Non penso sia un caso, pertanto, che da numerosi anni Riccardo Ricci Curbastro sia anche presidente di Federdoc, la Federazione che riunisce tutti i Consorzi di tutela italiani. Se quindi si vuole avere un’idea precisa sullo stato di salute delle denominazioni italiane sicuramente Ricci Curbastro è l’uomo da sentire.

Ma prima di parlare con lui delle nostre denominazioni siamo voluti partire da come la sua azienda, marchio storico in Franciacorta, stia vivendo questa difficile fase pandemica.
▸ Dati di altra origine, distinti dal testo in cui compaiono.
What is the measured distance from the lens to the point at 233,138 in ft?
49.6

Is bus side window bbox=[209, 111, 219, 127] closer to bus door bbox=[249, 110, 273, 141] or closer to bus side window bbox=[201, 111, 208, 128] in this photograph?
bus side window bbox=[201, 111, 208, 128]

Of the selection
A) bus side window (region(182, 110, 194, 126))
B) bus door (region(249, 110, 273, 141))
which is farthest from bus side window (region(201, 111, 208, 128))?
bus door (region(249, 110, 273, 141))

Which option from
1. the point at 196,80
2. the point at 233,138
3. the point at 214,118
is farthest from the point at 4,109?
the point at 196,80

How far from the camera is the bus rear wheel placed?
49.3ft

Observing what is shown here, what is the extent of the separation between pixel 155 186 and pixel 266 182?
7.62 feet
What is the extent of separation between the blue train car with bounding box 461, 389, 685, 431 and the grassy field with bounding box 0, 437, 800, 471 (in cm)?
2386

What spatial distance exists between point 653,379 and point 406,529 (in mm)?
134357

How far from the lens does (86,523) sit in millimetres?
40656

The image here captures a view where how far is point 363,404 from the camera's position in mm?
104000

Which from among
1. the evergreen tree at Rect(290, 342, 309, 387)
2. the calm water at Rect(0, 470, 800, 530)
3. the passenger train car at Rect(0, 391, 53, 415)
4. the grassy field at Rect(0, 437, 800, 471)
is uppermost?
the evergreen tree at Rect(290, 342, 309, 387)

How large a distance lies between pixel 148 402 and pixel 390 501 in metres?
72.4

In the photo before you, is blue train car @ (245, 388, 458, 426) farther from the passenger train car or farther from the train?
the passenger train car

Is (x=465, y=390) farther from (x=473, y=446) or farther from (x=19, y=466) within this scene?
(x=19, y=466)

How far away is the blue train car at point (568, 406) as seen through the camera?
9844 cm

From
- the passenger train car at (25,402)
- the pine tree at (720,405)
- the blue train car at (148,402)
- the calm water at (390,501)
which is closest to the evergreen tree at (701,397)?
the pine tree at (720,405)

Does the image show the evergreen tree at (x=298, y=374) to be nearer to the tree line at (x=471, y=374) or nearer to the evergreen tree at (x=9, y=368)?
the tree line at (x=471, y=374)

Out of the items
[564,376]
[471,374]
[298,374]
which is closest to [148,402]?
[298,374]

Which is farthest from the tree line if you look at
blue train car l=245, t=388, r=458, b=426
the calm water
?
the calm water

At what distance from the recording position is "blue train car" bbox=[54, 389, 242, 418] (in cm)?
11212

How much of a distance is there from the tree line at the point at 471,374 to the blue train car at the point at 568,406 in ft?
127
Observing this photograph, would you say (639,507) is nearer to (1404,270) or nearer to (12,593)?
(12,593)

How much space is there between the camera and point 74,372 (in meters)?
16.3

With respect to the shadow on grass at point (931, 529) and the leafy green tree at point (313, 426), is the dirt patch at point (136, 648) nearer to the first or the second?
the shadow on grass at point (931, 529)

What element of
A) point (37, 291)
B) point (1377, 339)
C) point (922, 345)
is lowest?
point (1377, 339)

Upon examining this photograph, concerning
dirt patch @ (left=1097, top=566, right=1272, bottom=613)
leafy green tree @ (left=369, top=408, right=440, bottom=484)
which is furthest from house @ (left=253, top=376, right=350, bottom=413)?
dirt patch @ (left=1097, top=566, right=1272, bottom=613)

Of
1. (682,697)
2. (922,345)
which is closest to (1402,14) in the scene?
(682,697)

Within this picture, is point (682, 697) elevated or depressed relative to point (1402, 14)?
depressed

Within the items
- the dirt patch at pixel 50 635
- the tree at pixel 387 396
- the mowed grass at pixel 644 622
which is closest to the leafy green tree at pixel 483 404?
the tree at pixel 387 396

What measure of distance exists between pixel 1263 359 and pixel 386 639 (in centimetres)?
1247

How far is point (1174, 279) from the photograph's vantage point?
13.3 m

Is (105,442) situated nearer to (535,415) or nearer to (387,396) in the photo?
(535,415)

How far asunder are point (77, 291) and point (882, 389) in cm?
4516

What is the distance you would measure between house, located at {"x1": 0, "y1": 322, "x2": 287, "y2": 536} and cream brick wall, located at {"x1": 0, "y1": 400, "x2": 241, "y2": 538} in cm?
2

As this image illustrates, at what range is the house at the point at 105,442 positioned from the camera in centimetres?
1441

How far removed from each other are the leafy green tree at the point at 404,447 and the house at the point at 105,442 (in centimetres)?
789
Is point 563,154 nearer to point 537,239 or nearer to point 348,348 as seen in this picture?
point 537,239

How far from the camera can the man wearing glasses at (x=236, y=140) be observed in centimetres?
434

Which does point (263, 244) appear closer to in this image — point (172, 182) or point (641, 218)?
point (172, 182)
“Abbiamo vissuto, come tutti, diverse fasi – racconta Ricci Curbastro – da marzo dello scorso anno dove siamo stati catapultati dalla mattina alla sera nell’ignoto. Alle speranze estive per ripiombare poi  di nuovo in autunno nell’emergenza. Penso, comunque, che lo stato d’animo collettivo da ormai un anno sia quello della grande confusione. Non avere una visione precisa di ciò che sta avvenendo, anche a causa di interventi politici spesso contraddittori, mette tutti in uno stato di frustrazione ed incertezza. È chiaro che in una situazione del genere chi più chi meno sta pagando un prezzo ingente a causa di questa pandemia. In particolare le realtà, come la nostra ad esempio, che hanno da sempre un rapporto importante con l’horeca inevitabilmente pagano di più rispetto a chi si confronta solo con la grande distribuzione. Complessivamente, comunque, possiamo dire che la nostra azienda non si è mai fermata, con i mercati europei che sostanzialmente sono andati un po’ meglio di quelli del Nord America e dell’Asia. Ma non penso sia questo il momento di fare analisi dei mercati, quanto di sperare che la campagna vaccinale ci porti fuori il prima possibile da questa situazione”.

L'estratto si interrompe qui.